Goal of the exercise. Extract each line of the data below and reproduce it word for word, with nothing changed.

Data in this exercise.
- - -

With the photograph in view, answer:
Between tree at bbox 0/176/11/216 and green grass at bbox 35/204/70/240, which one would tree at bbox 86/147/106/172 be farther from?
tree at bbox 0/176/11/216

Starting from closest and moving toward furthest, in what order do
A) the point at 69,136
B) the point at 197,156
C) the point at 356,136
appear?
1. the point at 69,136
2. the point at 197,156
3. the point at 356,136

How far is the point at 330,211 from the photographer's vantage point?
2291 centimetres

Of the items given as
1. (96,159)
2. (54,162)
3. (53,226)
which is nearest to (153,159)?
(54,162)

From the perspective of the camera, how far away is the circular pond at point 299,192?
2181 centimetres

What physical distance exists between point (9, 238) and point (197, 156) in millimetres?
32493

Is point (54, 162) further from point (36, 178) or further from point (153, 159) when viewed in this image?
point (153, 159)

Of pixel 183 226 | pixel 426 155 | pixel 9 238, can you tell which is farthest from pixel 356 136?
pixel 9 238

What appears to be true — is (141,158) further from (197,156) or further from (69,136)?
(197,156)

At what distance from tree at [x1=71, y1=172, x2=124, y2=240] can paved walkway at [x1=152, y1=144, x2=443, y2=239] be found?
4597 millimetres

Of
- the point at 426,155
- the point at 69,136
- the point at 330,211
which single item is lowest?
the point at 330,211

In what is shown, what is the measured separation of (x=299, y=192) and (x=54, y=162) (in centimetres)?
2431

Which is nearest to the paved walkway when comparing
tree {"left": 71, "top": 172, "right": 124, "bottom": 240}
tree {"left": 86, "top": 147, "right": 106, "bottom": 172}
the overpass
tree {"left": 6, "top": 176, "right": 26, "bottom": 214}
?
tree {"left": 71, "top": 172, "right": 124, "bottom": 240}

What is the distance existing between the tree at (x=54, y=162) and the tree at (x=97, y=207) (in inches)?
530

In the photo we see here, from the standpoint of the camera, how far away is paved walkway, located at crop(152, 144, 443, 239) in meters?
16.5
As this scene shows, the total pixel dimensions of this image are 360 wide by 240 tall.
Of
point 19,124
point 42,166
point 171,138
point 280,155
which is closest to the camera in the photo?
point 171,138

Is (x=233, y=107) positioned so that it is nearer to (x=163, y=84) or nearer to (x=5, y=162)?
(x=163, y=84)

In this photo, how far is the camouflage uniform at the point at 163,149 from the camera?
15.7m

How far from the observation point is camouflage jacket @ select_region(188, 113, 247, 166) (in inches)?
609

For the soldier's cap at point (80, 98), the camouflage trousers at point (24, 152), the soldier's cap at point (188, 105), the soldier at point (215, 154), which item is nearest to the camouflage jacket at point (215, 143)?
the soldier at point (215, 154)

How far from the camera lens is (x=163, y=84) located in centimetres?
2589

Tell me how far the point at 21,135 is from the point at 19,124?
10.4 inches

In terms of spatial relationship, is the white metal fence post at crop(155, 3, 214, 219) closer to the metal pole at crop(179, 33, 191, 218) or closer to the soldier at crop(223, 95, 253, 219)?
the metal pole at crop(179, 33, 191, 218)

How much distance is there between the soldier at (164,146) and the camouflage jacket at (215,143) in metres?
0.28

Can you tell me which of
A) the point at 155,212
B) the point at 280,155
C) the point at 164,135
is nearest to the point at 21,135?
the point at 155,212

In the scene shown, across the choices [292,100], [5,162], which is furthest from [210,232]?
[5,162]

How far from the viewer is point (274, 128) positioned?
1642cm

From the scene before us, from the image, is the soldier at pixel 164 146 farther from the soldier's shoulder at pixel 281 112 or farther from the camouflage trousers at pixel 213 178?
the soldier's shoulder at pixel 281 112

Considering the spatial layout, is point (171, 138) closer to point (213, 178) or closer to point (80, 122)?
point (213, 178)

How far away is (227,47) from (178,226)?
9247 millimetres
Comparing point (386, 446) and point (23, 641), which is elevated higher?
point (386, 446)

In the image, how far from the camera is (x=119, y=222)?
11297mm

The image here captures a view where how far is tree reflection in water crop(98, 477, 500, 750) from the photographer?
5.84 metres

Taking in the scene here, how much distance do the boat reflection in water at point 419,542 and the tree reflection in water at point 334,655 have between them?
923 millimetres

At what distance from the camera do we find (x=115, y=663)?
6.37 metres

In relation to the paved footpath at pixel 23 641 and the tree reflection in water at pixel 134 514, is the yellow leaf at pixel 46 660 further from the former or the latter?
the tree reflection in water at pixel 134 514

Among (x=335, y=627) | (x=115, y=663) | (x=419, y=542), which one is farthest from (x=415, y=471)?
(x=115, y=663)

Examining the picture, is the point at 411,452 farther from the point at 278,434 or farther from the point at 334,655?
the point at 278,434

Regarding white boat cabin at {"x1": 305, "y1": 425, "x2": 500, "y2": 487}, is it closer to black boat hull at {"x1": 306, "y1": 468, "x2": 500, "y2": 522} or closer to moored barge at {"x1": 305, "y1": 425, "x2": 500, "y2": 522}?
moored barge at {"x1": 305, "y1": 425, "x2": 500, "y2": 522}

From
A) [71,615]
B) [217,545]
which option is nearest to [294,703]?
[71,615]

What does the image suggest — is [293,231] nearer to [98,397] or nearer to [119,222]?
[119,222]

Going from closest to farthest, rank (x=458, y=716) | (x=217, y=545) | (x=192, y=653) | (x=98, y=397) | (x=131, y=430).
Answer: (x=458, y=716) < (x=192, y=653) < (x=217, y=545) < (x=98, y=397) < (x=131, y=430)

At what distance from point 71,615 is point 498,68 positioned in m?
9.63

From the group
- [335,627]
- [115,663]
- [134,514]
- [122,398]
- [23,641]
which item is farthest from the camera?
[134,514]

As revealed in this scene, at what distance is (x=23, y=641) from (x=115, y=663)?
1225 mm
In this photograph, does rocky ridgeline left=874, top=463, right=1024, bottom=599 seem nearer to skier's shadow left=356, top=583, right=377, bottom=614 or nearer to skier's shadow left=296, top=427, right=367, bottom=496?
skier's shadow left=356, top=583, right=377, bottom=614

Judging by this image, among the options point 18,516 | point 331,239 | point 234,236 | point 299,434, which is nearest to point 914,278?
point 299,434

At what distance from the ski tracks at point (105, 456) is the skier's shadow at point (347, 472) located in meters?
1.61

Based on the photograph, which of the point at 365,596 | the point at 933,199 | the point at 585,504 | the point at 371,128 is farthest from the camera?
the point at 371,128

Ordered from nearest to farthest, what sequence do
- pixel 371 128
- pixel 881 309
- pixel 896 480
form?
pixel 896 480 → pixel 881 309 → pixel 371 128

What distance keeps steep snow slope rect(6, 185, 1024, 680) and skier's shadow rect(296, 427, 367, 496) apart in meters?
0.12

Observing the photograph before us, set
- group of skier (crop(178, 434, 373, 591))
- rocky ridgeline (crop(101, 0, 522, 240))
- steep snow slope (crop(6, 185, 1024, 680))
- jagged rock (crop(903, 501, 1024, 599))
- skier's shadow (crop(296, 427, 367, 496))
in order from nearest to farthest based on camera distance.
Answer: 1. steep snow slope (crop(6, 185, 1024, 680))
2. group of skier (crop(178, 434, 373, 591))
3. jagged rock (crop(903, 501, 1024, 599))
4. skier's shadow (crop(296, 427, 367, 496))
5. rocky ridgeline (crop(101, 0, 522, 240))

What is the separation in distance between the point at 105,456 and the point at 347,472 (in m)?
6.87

- - -

Written response.
With the photograph in view, answer:
Between tree at bbox 0/176/11/216 and green grass at bbox 35/204/70/240, which one would tree at bbox 86/147/106/172 be farther from?
tree at bbox 0/176/11/216

Starting from closest and moving toward furthest, in what order do
A) the point at 69,136
B) the point at 197,156
C) the point at 356,136
appear?
1. the point at 69,136
2. the point at 197,156
3. the point at 356,136

How far is the point at 330,211 from the photographer's vantage point?
2291 centimetres

Of the items given as
1. (96,159)
2. (54,162)
3. (53,226)
which is nearest to (153,159)?
(54,162)

From the perspective of the camera, how far away is the circular pond at point 299,192?
2181 centimetres

What physical distance exists between point (9, 238) and point (197, 156) in millimetres?
32493

Is point (54, 162) further from point (36, 178) or further from point (153, 159) when viewed in this image?
point (153, 159)

Of pixel 183 226 | pixel 426 155 | pixel 9 238, can you tell which is farthest from pixel 356 136?
pixel 9 238

What appears to be true — is (141,158) further from (197,156) or further from (69,136)?
(197,156)

At what distance from tree at [x1=71, y1=172, x2=124, y2=240] can paved walkway at [x1=152, y1=144, x2=443, y2=239] be found?
4597 millimetres

Of
- the point at 426,155
- the point at 69,136
- the point at 330,211
which single item is lowest?
the point at 330,211

In what is shown, what is the measured separation of (x=299, y=192) and (x=54, y=162) (in centimetres)?
2431

Which is nearest to the paved walkway when comparing
tree {"left": 71, "top": 172, "right": 124, "bottom": 240}
tree {"left": 86, "top": 147, "right": 106, "bottom": 172}
the overpass
tree {"left": 6, "top": 176, "right": 26, "bottom": 214}
?
tree {"left": 71, "top": 172, "right": 124, "bottom": 240}

What is the distance existing between the tree at (x=54, y=162) and the tree at (x=97, y=207) (in inches)?
530

In the photo we see here, from the standpoint of the camera, how far away is paved walkway, located at crop(152, 144, 443, 239) in meters?
16.5
As this scene shows, the total pixel dimensions of this image are 360 wide by 240 tall.
Of
point 19,124
point 42,166
point 171,138
point 280,155
which is closest to the camera in the photo?
point 171,138

Is (x=233, y=107) positioned so that it is nearer to (x=163, y=84) or nearer to (x=5, y=162)?
(x=163, y=84)

In this photo, how far is the camouflage uniform at the point at 163,149 from the camera?
15.7m

How far from the observation point is camouflage jacket @ select_region(188, 113, 247, 166) (in inches)?
609

For the soldier's cap at point (80, 98), the camouflage trousers at point (24, 152), the soldier's cap at point (188, 105), the soldier at point (215, 154), which item is nearest to the camouflage jacket at point (215, 143)?
the soldier at point (215, 154)

How far from the camera lens is (x=163, y=84) located in centimetres?
2589

Tell me how far the point at 21,135 is from the point at 19,124?
10.4 inches

In terms of spatial relationship, is the white metal fence post at crop(155, 3, 214, 219) closer to the metal pole at crop(179, 33, 191, 218) or closer to the soldier at crop(223, 95, 253, 219)?
the metal pole at crop(179, 33, 191, 218)

How much distance is there between the soldier at (164,146) and the camouflage jacket at (215,143) in metres?
0.28

Can you tell me which of
A) the point at 155,212
B) the point at 280,155
C) the point at 164,135
is nearest to the point at 21,135?
the point at 155,212

In the scene shown, across the choices [292,100], [5,162], which is furthest from [210,232]?
[5,162]

How far from the viewer is point (274, 128) positioned?
1642cm

From the scene before us, from the image, is the soldier at pixel 164 146 farther from the soldier's shoulder at pixel 281 112 or farther from the camouflage trousers at pixel 213 178?
the soldier's shoulder at pixel 281 112

Considering the spatial layout, is point (171, 138) closer to point (213, 178) or closer to point (80, 122)?
point (213, 178)

How far away is (227,47) from (178,226)?
9247 millimetres
Comparing point (386, 446) and point (23, 641), which is elevated higher?
point (386, 446)

In the image, how far from the camera is (x=119, y=222)?
11297mm

The image here captures a view where how far is tree reflection in water crop(98, 477, 500, 750) from the photographer?
5.84 metres

Taking in the scene here, how much distance do the boat reflection in water at point 419,542 and the tree reflection in water at point 334,655 have between them?
923 millimetres

At what distance from the camera do we find (x=115, y=663)?
6.37 metres

In relation to the paved footpath at pixel 23 641 and the tree reflection in water at pixel 134 514, is the yellow leaf at pixel 46 660 further from the former or the latter?
the tree reflection in water at pixel 134 514

Among (x=335, y=627) | (x=115, y=663) | (x=419, y=542), which one is farthest from (x=415, y=471)?
(x=115, y=663)

Examining the picture, is the point at 411,452 farther from the point at 278,434 or farther from the point at 334,655?
the point at 278,434

Regarding white boat cabin at {"x1": 305, "y1": 425, "x2": 500, "y2": 487}, is it closer to black boat hull at {"x1": 306, "y1": 468, "x2": 500, "y2": 522} or closer to moored barge at {"x1": 305, "y1": 425, "x2": 500, "y2": 522}?
moored barge at {"x1": 305, "y1": 425, "x2": 500, "y2": 522}

From
A) [71,615]
B) [217,545]
which option is nearest to [294,703]?
[71,615]

What does the image suggest — is [293,231] nearer to [98,397] or nearer to [119,222]?
[119,222]

Going from closest to farthest, rank (x=458, y=716) | (x=217, y=545) | (x=192, y=653) | (x=98, y=397) | (x=131, y=430).
Answer: (x=458, y=716) < (x=192, y=653) < (x=217, y=545) < (x=98, y=397) < (x=131, y=430)

At what distance from point 71,615 is point 498,68 positioned in m?
9.63

From the group
- [335,627]
- [115,663]
- [134,514]
- [122,398]
- [23,641]
which item is farthest from the camera?
[134,514]

As revealed in this scene, at what distance is (x=23, y=641) from (x=115, y=663)?
1225 mm
In this photograph, does rocky ridgeline left=874, top=463, right=1024, bottom=599 seem nearer to skier's shadow left=356, top=583, right=377, bottom=614 or nearer to skier's shadow left=296, top=427, right=367, bottom=496?
skier's shadow left=356, top=583, right=377, bottom=614

Judging by this image, among the options point 18,516 | point 331,239 | point 234,236 | point 299,434, which is nearest to point 914,278?
point 299,434

At what distance from the ski tracks at point (105, 456) is the skier's shadow at point (347, 472) located in meters?
1.61

Based on the photograph, which of the point at 365,596 | the point at 933,199 | the point at 585,504 | the point at 371,128 is farthest from the camera?
the point at 371,128

Ordered from nearest to farthest, what sequence do
- pixel 371 128
- pixel 881 309
- pixel 896 480
form?
pixel 896 480 → pixel 881 309 → pixel 371 128

What distance keeps steep snow slope rect(6, 185, 1024, 680) and skier's shadow rect(296, 427, 367, 496) apart in meters?
0.12

Observing the photograph before us, set
- group of skier (crop(178, 434, 373, 591))
- rocky ridgeline (crop(101, 0, 522, 240))
- steep snow slope (crop(6, 185, 1024, 680))
- jagged rock (crop(903, 501, 1024, 599))
- skier's shadow (crop(296, 427, 367, 496))
in order from nearest to farthest based on camera distance.
Answer: 1. steep snow slope (crop(6, 185, 1024, 680))
2. group of skier (crop(178, 434, 373, 591))
3. jagged rock (crop(903, 501, 1024, 599))
4. skier's shadow (crop(296, 427, 367, 496))
5. rocky ridgeline (crop(101, 0, 522, 240))

What is the separation in distance between the point at 105,456 and the point at 347,472 (in m)?
6.87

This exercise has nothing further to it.